NOTE: You must be using librdkafka v1.0.0 or later in order to take advantage of the purge functionality described above. With previous versions the outgoing queue can not be purged to the state file on shutdown, which means that any messages that weren't delivered before the termination of the kafka plugin will be lost.

On plugin initialization, after parsing the configuration, saved messages in the state are loaded and attempted to be produced again. So undelivered messages should be resilient to slurmctld restarts.

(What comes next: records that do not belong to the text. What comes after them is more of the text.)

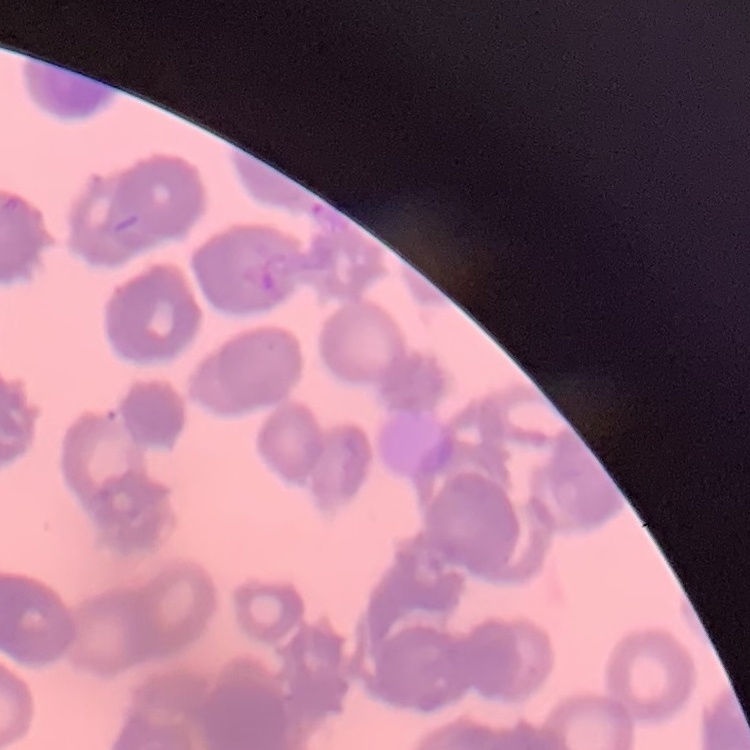 The erythrocytes exhibit rouleaux formation. Field's or Giemsa stain. One tile cut from a larger photomicrograph. Thin blood smear.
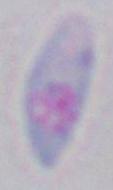

Summary:
  - Identification: Toxoplasma gondii
  - Modality: photomicrograph
  - Magnification: 1000x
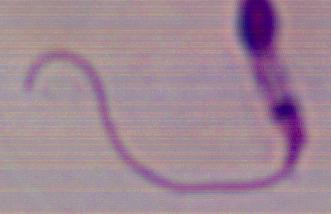 Captured at 1000x magnification. A Leishmania parasite is shown. Photomicrograph.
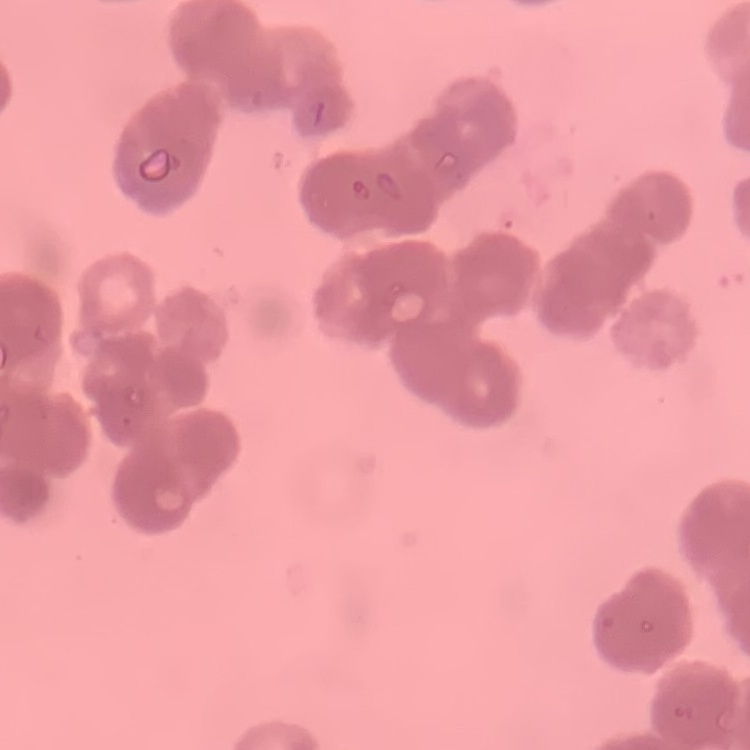
The erythrocytes show rouleaux formation. One tile cut from a larger photomicrograph. Thin peripheral smear. Field's or Giemsa stain.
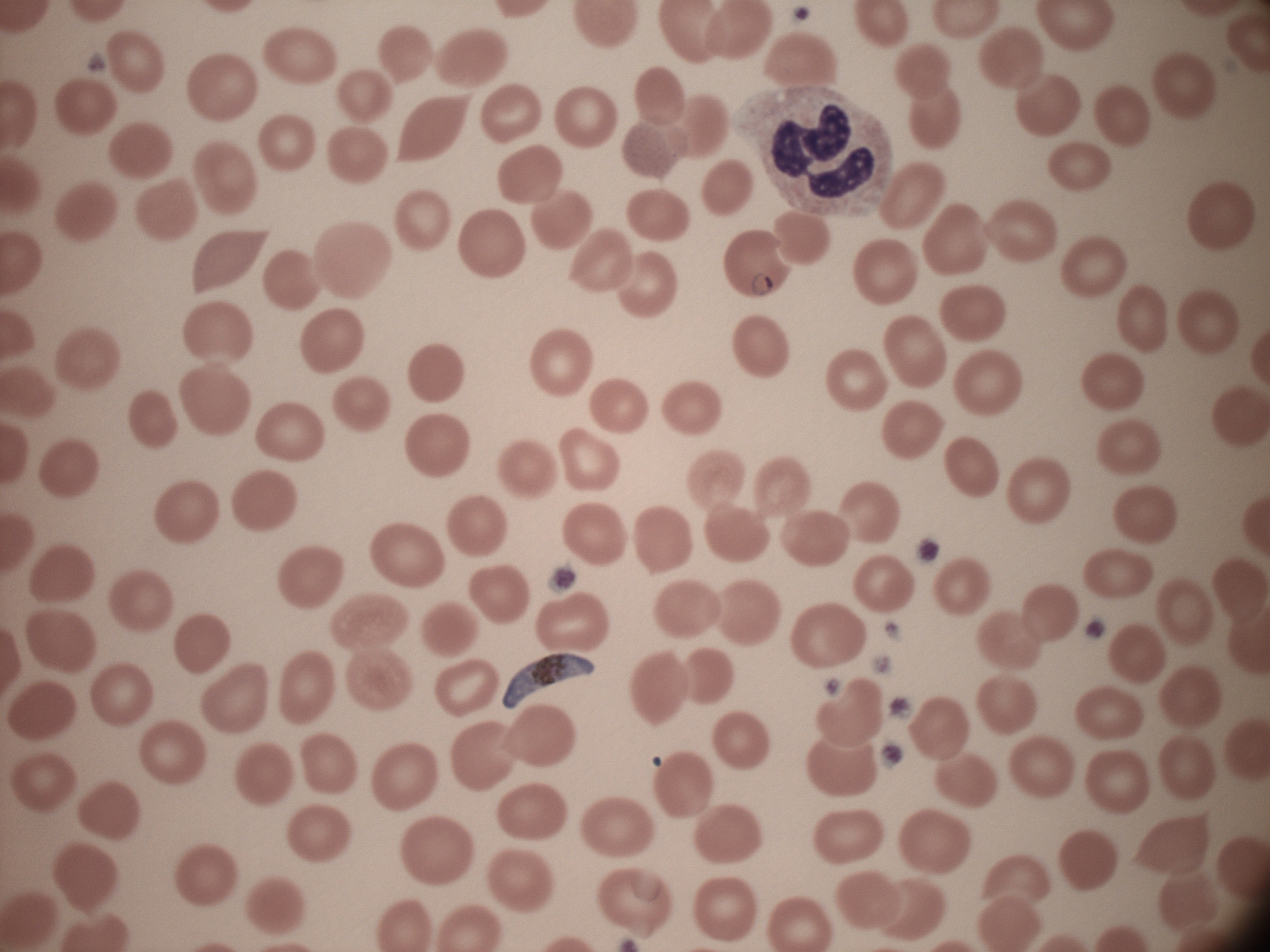 Approximate bounding boxes as (x1, y1, x2, y2) in pixels, from the source annotation, which is not necessarily exhaustive. Ring form locations: (752, 273, 774, 296). Gametocyte locations: (502, 652, 595, 709). Life-cycle stages among the annotated parasites: ring form, gametocyte. Captured at 100x magnification. Giemsa-stained preparation. Thin blood film. Single field of view. Leica DM2000 optical microscope with a built-in camera. Species: Plasmodium falciparum. Image is 1270×952 pixels.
Name the parasite shown.
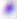

This is Toxoplasma gondii.

Photomicrograph. Captured at 400x magnification.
Classify this cell by malaria status.
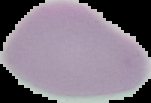
It is uninfected.

Cell region segmented out of the field of view; the surrounding area is masked to black. Image is 151×103 pixels. From a thin blood film.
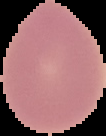

image type = cell region segmented out of the field of view; surrounding area masked to black
preparation = thin blood smear
image size = 106×136 pixels
result = no malaria parasites detected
Identify the blood parasite species.
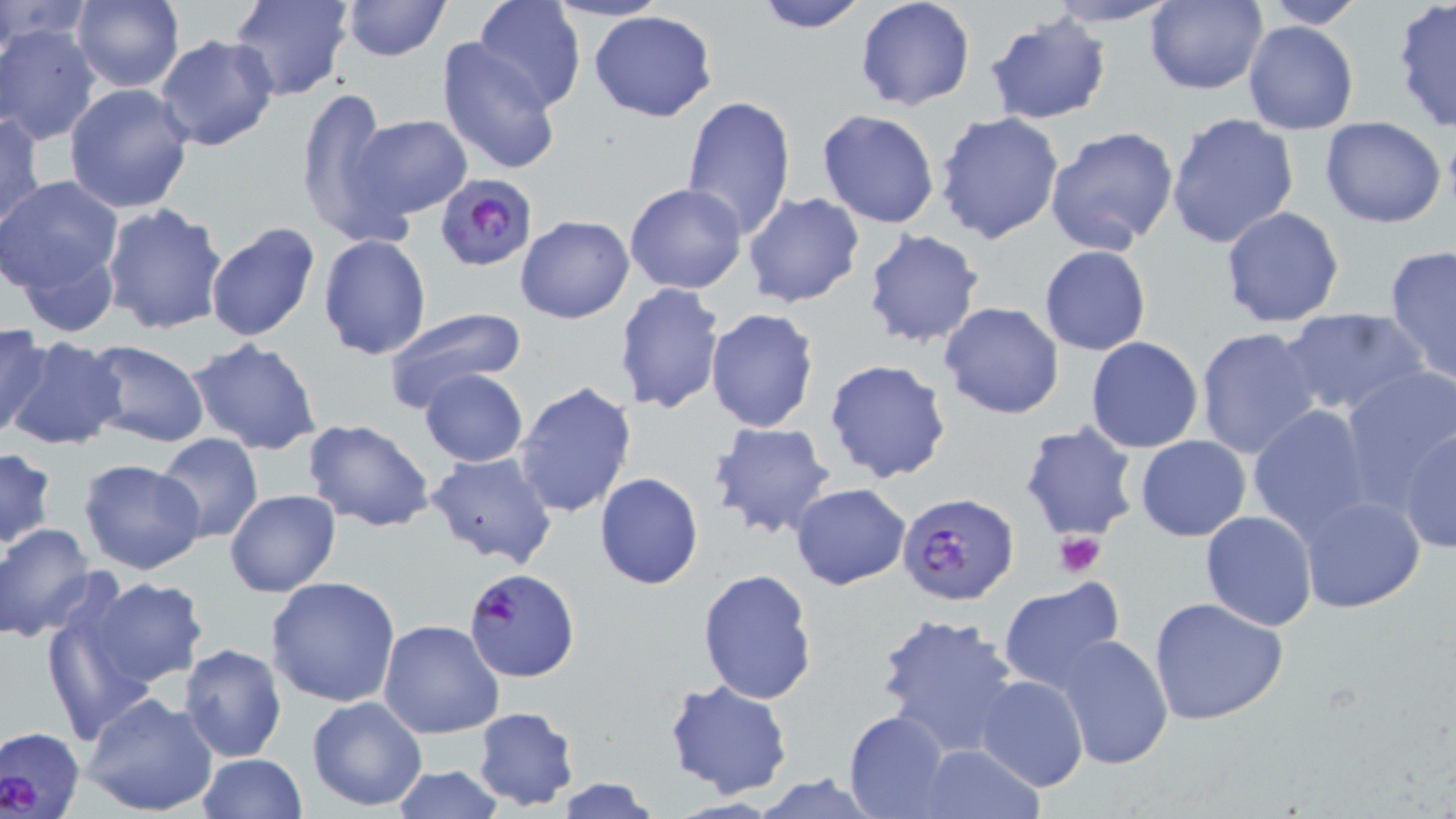

Plasmodium falciparum.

The Kafka broker "host:port" list should be explicitly configured in the file referenced by JobCompLoc option explained above. The default topic is the configured Slurm ClusterName, but it can also be configured via JobCompParams=topic parameter.

The jobcomp/kafka plugin mostly logs informational messages to the JobComp DebugFlag, except for error messages. The librdkafka by default logs to the application stderr, but the plugin configures the library to forcefully log to syslog instead. The library logging level and debug contexts are also configurable via the file referenced by JobCompLoc, as well as the rest of the library configuration parameters.